### Records from a collection
►

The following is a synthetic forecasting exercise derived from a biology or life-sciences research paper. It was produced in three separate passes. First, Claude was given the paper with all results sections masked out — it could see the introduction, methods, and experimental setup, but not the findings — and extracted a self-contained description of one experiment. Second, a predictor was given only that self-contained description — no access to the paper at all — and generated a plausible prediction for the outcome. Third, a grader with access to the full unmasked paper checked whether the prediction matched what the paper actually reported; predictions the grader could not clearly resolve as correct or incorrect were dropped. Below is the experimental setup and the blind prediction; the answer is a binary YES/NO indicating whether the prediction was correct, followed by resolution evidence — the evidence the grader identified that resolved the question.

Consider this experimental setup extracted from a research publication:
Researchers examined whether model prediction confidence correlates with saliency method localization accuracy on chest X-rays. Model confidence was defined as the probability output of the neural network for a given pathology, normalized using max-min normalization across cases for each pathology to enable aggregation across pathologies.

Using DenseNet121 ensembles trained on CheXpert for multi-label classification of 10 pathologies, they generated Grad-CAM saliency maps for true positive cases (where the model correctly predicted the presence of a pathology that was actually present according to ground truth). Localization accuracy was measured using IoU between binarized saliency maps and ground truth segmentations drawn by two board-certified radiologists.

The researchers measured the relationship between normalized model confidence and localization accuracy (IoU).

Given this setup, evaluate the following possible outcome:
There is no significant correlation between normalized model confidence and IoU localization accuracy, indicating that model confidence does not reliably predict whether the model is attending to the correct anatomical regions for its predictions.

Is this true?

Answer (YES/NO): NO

◄
►

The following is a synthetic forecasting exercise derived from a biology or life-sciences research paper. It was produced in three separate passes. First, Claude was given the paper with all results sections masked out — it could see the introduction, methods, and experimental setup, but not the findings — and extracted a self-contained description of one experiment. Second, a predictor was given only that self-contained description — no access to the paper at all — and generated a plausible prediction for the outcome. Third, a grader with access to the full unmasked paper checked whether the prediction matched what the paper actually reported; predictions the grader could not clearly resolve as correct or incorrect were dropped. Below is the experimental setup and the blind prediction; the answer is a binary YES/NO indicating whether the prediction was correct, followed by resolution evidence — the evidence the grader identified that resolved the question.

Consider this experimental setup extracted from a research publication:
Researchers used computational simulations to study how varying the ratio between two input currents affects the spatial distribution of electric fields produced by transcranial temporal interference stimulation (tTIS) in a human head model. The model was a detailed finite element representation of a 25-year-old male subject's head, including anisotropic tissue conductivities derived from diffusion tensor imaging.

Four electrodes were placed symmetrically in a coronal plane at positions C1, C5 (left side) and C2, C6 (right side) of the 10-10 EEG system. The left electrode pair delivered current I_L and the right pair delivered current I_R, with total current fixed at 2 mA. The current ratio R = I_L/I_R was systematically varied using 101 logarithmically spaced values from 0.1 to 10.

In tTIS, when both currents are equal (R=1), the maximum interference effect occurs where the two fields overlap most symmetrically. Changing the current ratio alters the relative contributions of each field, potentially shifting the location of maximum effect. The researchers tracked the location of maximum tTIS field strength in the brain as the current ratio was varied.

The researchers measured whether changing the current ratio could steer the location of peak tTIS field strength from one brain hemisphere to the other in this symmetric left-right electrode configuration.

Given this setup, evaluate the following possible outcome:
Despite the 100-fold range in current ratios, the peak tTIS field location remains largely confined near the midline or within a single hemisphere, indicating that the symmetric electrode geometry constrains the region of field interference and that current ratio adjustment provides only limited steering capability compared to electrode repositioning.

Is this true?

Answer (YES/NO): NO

◄
►

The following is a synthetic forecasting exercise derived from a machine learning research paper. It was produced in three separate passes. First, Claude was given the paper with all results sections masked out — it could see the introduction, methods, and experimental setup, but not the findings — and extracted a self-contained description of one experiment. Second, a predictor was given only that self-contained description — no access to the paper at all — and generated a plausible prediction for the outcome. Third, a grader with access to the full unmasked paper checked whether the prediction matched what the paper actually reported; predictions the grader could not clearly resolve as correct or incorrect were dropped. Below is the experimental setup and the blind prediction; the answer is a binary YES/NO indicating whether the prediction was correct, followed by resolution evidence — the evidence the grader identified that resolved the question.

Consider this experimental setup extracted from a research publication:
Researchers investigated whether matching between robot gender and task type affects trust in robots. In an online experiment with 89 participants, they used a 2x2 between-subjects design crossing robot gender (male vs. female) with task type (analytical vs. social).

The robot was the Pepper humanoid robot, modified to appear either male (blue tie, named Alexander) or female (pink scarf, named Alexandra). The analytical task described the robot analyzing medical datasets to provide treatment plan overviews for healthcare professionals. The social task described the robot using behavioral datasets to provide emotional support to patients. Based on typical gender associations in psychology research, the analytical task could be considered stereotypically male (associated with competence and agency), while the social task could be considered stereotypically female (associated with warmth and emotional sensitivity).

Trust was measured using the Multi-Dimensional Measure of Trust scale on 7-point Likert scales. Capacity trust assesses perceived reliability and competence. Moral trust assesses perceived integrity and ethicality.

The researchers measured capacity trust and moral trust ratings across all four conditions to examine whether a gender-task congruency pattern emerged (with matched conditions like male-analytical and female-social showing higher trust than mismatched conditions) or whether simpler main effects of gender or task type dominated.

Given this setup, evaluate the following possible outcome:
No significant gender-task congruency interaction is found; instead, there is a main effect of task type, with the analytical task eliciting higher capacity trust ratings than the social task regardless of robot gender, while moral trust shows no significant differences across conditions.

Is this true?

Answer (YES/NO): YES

◄

### TASK TO CARRY OUT
Your answer should be each line from the entries that includes the string "interference".

### FINISHED TASK
Researchers used computational simulations to study how varying the ratio between two input currents affects the spatial distribution of electric fields produced by transcranial temporal interference stimulation (tTIS) in a human head model. The model was a detailed finite element representation of a 25-year-old male subject's head, including anisotropic tissue conductivities derived from diffusion tensor imaging.
In tTIS, when both currents are equal (R=1), the maximum interference effect occurs where the two fields overlap most symmetrically. Changing the current ratio alters the relative contributions of each field, potentially shifting the location of maximum effect. The researchers tracked the location of maximum tTIS field strength in the brain as the current ratio was varied.
Despite the 100-fold range in current ratios, the peak tTIS field location remains largely confined near the midline or within a single hemisphere, indicating that the symmetric electrode geometry constrains the region of field interference and that current ratio adjustment provides only limited steering capability compared to electrode repositioning.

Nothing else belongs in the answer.